For once, Carponti didn’t argue. Instead he snapped the sheet over Shane and let it drift down until it hid his legs.
“Let’s go find Osterman. Maybe you can knock some sense into him,” Carponti said as he pushed the automatic door button.
Shane struggled to maneuver the wheelchair out of the room and the automatic door swung closed before he’d made it three feet. He’d never questioned why every door in the hospital was automatic before, but right now, it irritated the hell out of him.
“Man you suck. How hard can it be to drive one of these things?” Carponti mumbled behind him.
“It’s not as easy as it looks, dickhead.”
“You’ve never sucked so bad at something. This is awesome.” Carponti palmed the automatic door button a second time and pushed Shane through. Faster than Shane was comfortable going, but he wasn’t about to argue. Carponti was liable to push him into a wall just for laughs. “I’ve got to take pictures and send them to the boys in Iraq. They’ll get a kick out of this.”
He was damn glad to be out of that bed. It was strange being outside of his hospital room after all these weeks, but the rest of the hospital wasn’t all that different. It had the same sterile smell. The same beige walls. The same faces hustling here and there with trays of pills, equipment, and overflowing file folders.
What struck him most about his first trip from his room was how he found himself scanning the faces of the nurses, searching for one person in particular. Despite the embarrassment of the whole catheter fiasco, he wanted nothing more than to see Jen. After the long hours she’d spent caring for him, it felt wrong to take this first trip out of his hospital bed without her.

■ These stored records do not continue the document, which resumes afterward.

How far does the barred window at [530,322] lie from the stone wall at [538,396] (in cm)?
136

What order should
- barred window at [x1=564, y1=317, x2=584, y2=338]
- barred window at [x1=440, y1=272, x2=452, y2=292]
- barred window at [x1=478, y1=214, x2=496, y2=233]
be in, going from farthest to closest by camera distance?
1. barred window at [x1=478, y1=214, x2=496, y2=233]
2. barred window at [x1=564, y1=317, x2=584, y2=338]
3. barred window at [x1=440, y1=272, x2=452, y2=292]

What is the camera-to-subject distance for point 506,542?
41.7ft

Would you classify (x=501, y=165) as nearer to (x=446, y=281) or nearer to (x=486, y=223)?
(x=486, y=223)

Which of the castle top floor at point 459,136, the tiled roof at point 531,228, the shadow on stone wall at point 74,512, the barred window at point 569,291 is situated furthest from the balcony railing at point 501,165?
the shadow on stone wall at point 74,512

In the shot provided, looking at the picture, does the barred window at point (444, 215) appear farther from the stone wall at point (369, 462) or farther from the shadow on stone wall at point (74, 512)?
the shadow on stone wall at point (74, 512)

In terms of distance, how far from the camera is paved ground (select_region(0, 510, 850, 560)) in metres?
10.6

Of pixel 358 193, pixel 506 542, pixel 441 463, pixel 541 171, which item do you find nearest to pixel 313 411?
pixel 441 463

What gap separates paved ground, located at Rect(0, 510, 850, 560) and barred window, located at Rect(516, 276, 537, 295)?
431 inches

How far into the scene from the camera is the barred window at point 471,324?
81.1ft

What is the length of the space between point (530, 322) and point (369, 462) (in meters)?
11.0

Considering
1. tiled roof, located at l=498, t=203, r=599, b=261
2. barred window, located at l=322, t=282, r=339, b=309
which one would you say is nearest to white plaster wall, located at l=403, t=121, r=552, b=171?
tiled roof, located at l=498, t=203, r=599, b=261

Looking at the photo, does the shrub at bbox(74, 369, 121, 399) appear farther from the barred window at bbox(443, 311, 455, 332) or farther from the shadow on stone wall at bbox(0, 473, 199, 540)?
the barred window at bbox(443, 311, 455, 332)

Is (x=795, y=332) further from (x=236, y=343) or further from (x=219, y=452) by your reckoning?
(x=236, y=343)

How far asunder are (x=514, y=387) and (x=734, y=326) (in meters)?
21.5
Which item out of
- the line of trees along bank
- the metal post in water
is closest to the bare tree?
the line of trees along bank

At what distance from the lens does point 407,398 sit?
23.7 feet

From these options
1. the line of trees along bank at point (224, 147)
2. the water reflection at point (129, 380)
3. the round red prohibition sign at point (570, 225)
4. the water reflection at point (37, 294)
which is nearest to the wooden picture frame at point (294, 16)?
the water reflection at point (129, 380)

He didn’t see her. He should have been relieved after what had happened between them the other morning, but instead he felt a longing. He missed her. And damn him, he wanted to know when he’d see her next. He couldn’t stand not knowing if she was embarrassed or irritated or what.
Despite Carponti rambling on behind him as they wound through the corridors, he kept replaying the scene over and over again in his head. The one where her hand was wrapped around his hard cock, him wishing like hell that it was for any reason other than a medical one.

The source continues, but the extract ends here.